What I've been reading
I read
Daughters of Earth: Feminist Science Fiction in the Twentieth Century, a collection of short stories, each paired with a critical essay, edited by Justine Larbalestier. I think this is a great way to set up an anthology; it's like after you finish each story, someone is waiting eagerly to discuss it with you, which is awesome. (I got so mad at the essay about Karen Joy Fowler's "What I Didn't See", though. The author has a really bizarre reading where one offhand line is the true theme of the entire story, and also if you even acknowledge that it's possible to read it as 'literary fiction' you are a filthy collaborator and not, like, someone who's capable of seeing ambiguity in a without compulsively resolving it with a sledgehammer.)
I reread
Death at the Bar, which is to Alleyn and Fox as The Adventure of the Three Garridebs is to Holmes and Watson. All the Holmes/Watson shippers (or, for that matter, platonic hurt/comfort fans, I guess) know exactly what I'm talking about. Although, unlike Holmes/Watson, no one on the internet seems to actually ship Alleyn/Fox. Including me. I mean, I wouldn't mind shipping it just to annoy Ngaio Marsh's homophobic ghost, but I just can't see my way to it.
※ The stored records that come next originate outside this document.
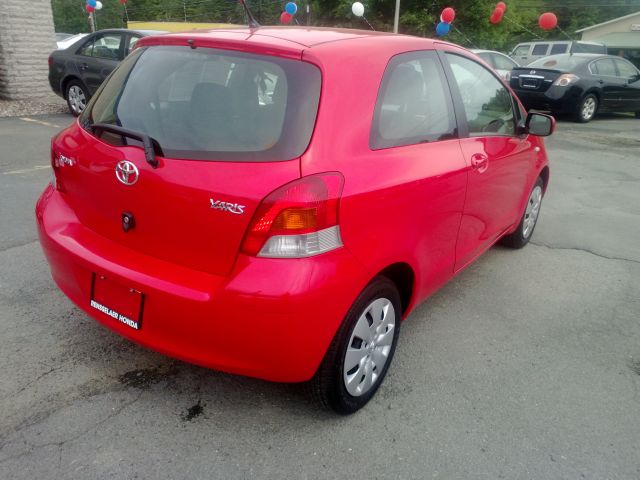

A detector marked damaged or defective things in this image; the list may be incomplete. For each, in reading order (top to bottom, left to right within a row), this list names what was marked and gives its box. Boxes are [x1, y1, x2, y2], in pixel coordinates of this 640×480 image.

crack in asphalt [528, 242, 640, 264]
crack in asphalt [0, 392, 142, 466]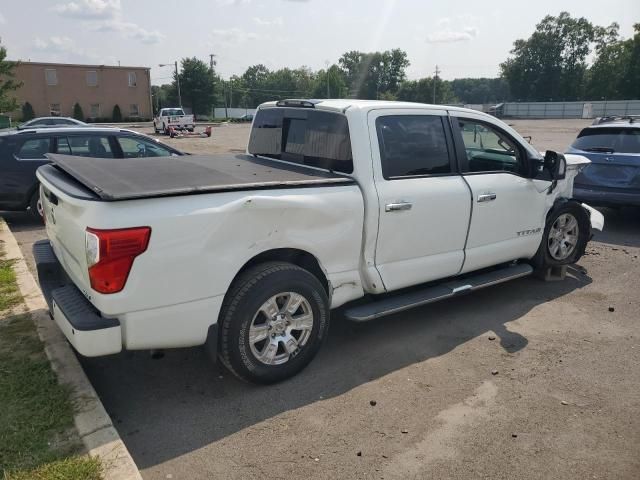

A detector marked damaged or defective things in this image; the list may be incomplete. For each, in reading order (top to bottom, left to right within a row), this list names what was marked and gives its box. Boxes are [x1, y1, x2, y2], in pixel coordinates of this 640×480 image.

crumpled fender [580, 203, 604, 232]
exposed wheel well [235, 249, 330, 294]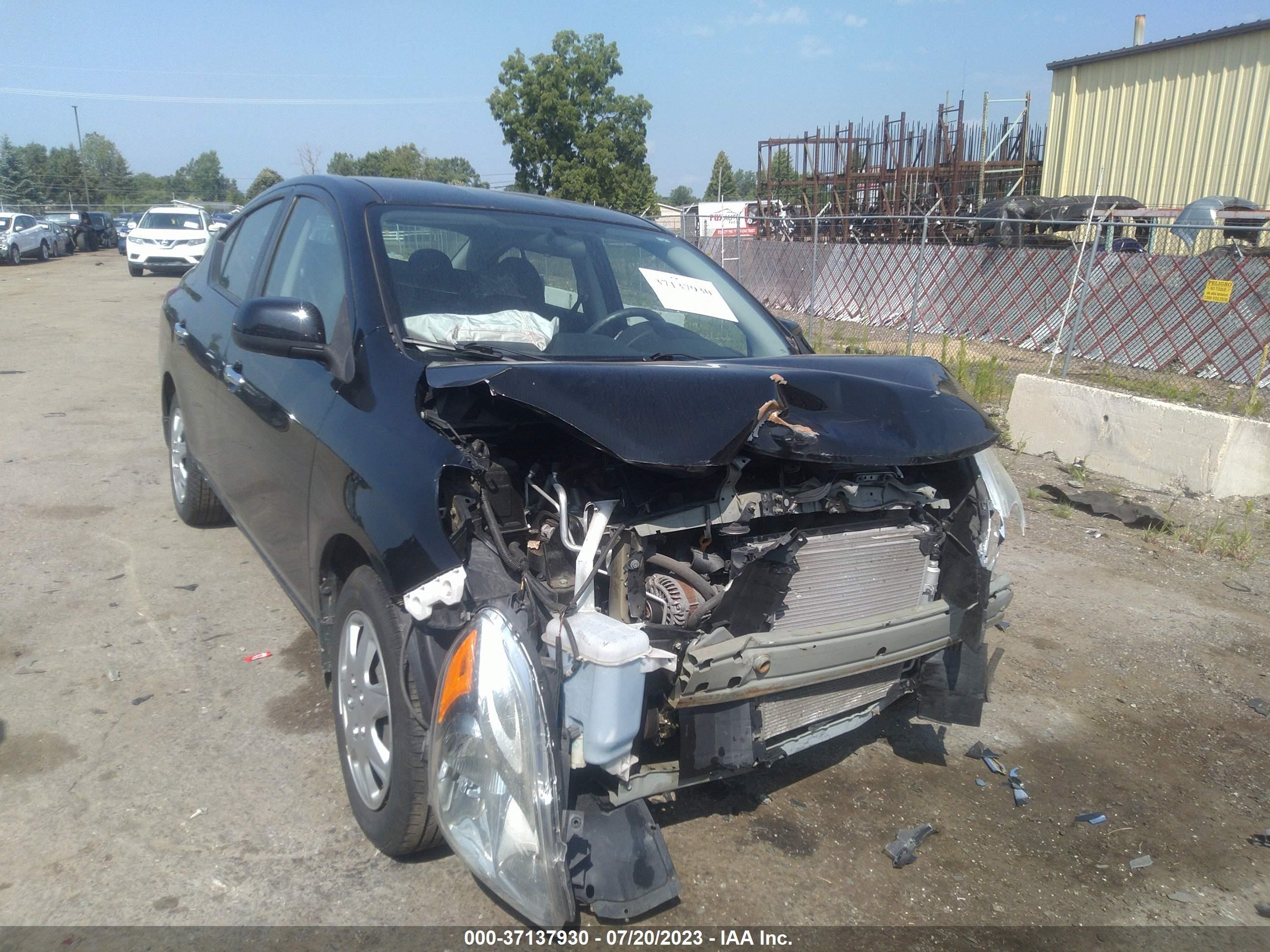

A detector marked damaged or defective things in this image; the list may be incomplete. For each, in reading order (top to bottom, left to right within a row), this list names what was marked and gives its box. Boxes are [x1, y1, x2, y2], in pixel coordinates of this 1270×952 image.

severe front-end damage [404, 355, 1019, 921]
damaged hood [427, 355, 1003, 470]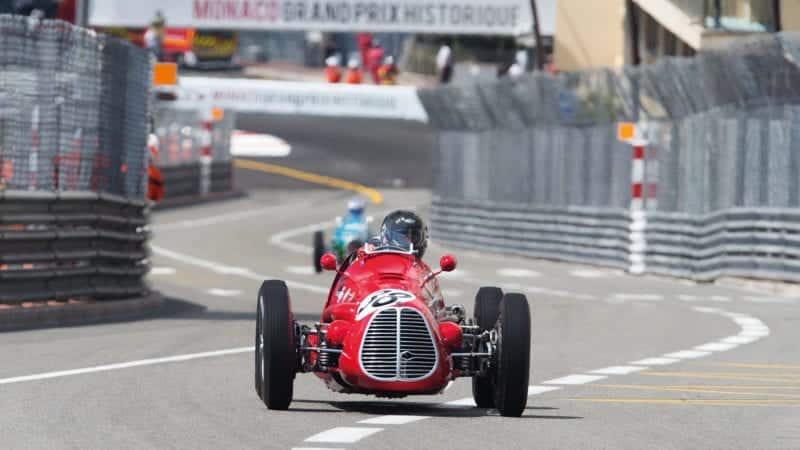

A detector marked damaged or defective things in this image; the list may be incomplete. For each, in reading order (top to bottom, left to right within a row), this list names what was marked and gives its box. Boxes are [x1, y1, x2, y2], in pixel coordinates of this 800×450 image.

exposed front wheel [256, 280, 296, 410]
exposed front wheel [472, 286, 504, 410]
exposed front wheel [494, 294, 532, 416]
I'll have to settle for shipping Alleyn with Nigel Bathgate in the early books.
I read
The Literature of Hope in the Middle Ages and Today: Connections in Medieval Romance, Modern Fantasy, and Science Fiction, which is a book I turned up doing a subject search at my library for either Science Fiction - Criticism or Fantasy - Criticism. I'm sympathetic to its thesis, which is essentially [thing that I love to read] has many things in common with [other thing that I love to read], but it's not exactly a deep or substantial analysis of the topic. Nice cover, though.
I read
Bridge of Birds: A Novel of an Ancient China That Never Was, and loved loved loved it. It's deceptively episodic at first, and hilarious, but everything comes together in a big way at the end and ♥
What I'm reading now
I just started rereading
Surfeit of Lampreys. I remember the Lampreys being one of my absolute favorite fictional families. I can't believe they retitled it Death of a Peer when it was published in the U.S.; first of all, that is a pretty boring title, even not in comparison with Surfeit of Lampreys, and second of all how could you possibly pass up that surfeit of lampreys joke, I mean really.
What I'm reading next
I have the other two Chronicles of Master Li and Number Ten Ox, among other things.